## To do
- 1) In the account of ovarian cancer treatment, what had happened to the metastasis in the diaphragma according to the CT scan results at the follow-up visit?
- 2) Carry on the ovarian cancer treatment account from its final sentence.

The next day, the nurses arranged comprehensive examinations for me, which found metastasis and severe ascites in my rectum, bladder, liver and diaphragma, accompanied with water in both chest cavities. After a joint consultation, the cancer specialists of Modern Cancer Hospital Guangzhou worked out a specific treatment plan for me. After their detailed explanation of my condition and treatment plan, I felt relieved and relaxed. I was then successively performed two interventional treatments, interposed with natural therapy, and later medicine infusion after releasing the ascites in my chest and abdomen. After the treatment, I felt my condition become better. My bloating abdomen gradually diminished and I was able to lie flat. I then decided to go home for restoration to regain my energy to go on fighting against ovarian cancer.

The second fight against ovarian cancer

In December, 2011, I came back to Modern Cancer Hospital Guangzhou for follow-up checking. Being warmly greeted by the hospital nurses, I was very surprised with their nice remembrance. I thought they might have forgotten me since there were so many coming and going patients and I was just one of them.

The CT scans result came out the next day, and I was told that the metastasis in rectum, bladder and liver had obviously become smaller than before, and the metastasis in the diaphragma had disappeared. The cancer specialists of Modern Cancer Hospital Guangzhou worked out another treatment plan for me according to my temporal condition. The doctors later performed to me another two interventional treatments and an interposed natural therapy. After the treatment, the nurses prepared for me nutritious daily meals, while the doctors and interpreters regularly went to my ward checking my conditions, chatting with me and encouraging me to fight against ovarian cancer.

For me, everyday in Modern Cancer Hospital Guangzhou is full. When staying with the doctors and nurses, I felt that we are friends. After discharging from the hospital, I went back to Indonesia and went on my life against ovarian cancer.

## Stored data
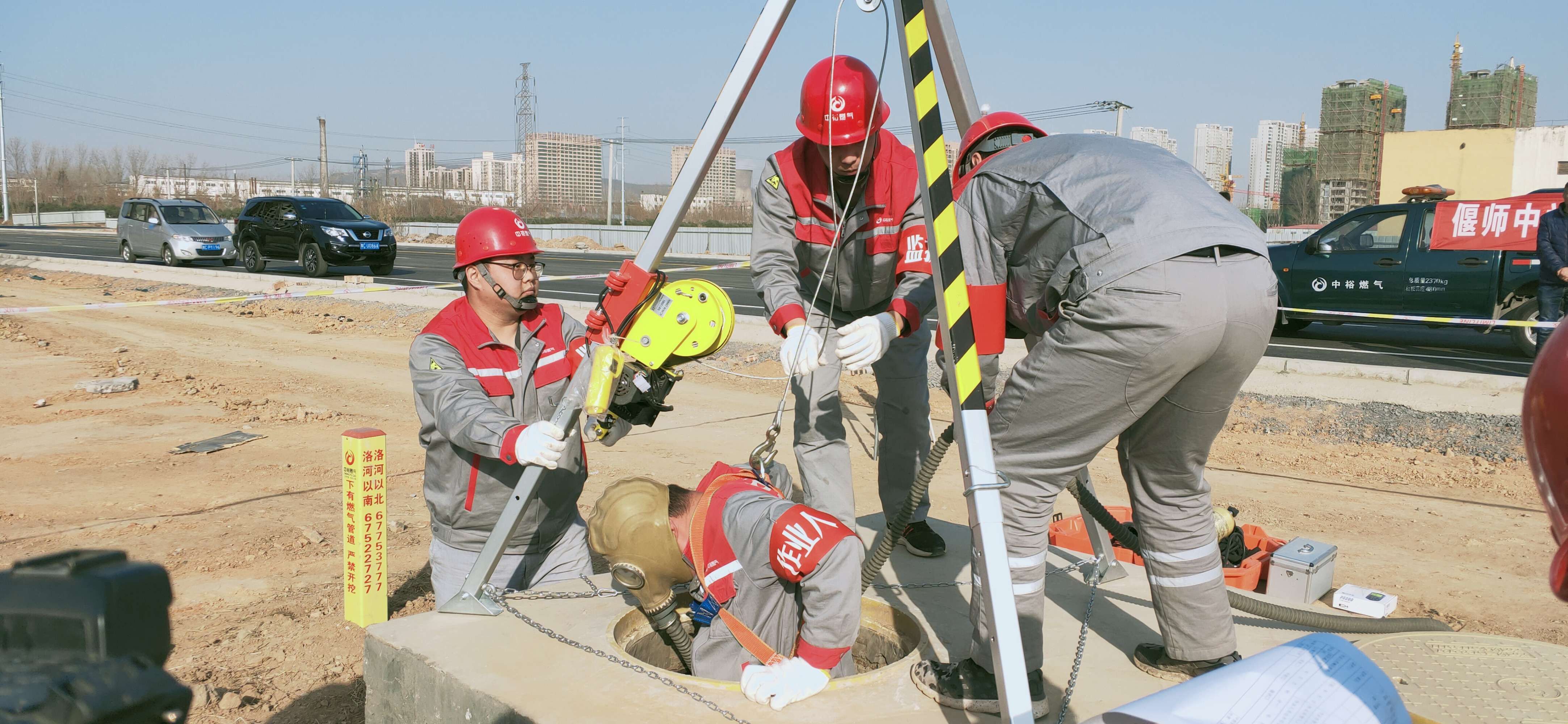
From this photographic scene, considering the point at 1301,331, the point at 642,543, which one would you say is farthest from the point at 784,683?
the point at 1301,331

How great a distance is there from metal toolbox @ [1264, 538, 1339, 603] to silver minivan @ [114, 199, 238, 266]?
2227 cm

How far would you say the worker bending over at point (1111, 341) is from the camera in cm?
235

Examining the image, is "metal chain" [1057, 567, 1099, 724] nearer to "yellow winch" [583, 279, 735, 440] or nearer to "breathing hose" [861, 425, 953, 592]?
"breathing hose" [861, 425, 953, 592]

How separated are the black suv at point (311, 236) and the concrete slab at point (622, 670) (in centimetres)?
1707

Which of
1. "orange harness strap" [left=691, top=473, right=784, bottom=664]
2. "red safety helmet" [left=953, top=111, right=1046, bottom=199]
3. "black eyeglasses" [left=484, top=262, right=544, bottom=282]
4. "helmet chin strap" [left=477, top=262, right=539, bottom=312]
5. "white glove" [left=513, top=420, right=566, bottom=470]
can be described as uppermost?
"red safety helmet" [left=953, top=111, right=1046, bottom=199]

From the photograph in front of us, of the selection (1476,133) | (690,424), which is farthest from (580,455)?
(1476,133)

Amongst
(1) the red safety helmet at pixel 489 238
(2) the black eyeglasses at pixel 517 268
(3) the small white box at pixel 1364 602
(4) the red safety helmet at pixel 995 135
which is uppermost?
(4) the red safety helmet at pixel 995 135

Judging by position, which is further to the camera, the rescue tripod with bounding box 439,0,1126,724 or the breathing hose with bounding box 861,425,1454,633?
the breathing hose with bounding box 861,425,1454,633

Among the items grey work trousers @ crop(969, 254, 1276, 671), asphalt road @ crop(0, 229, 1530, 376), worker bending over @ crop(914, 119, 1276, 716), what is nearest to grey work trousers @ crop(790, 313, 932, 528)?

## Answers for the tasks
- 1) It had disappeared.

- 2)
The third fight against ovarian cancer

In January, 2012, I pleasurably came to Modern Cancer Hospital Guangzhou with my family for the third follow-up checking. The CT scans showed that my rectum and bladder were affected by the ovarian cancer. Later, cancer specialists of Modern Cancer Hospital Guangzhou performed cytoreductive surgery to me, after which serous papillary cystadenocarcinoma were found in both my ovaries and transferred to abdominal cavity and pelvic cavity. Even so, I was not scared, as I had a solid believe that experts of Modern Cancer Hospital Guangzhou can help me fight against it. After the surgery, another two interventional treatments were performed to me. Thus, the cancer was controlled and I felt no discomfort from it. When I was lying on the sickbed and thinking about the discharging from the hospital a few days later, it occurred to me that I had done nothing to show my gratefulness to the doctors and nurses for their considerate caring and kindness. Then I shared my thinking with my family and the lung cancer patient in the next ward. We then decide to make a piece of embroidery together to show our gratitude to the doctors and nurses.

At the beginning, we were very slow and kept staring over again and again due to unfamiliarity with the production methods of embroidering and our determined desire to present the best work to the doctors and nurses. When discharging from the hospital, I passed my half-done embroidery to the lung cancer patient to have it finished.

Half a year later, in May, 2012, we finally finished the hand-made Chinese embroidery, on which it writes “Hua Kai Fu Gui”, meaning auspice. We presented it to the doctors and nurses of Modern Cancer Hospital Guangzhou and thanked them for their support, encouragement, care and treatments. Because of them, I was able to go farther and more steadily on the way fighting against ovarian cancer.


*Surgery, in addition to the appropriate chemotherapy and radiotherapy, are effective in treating early cancer, but certain patients in late stage of cancer may not be tolerate surgery well as they can be relatively weak. A combination of carefully planned minimally invasive therapy, chemotherapy or radiotherapy can effectively reduce the side effects and discomfort of treatment and may help patient get better efficacy.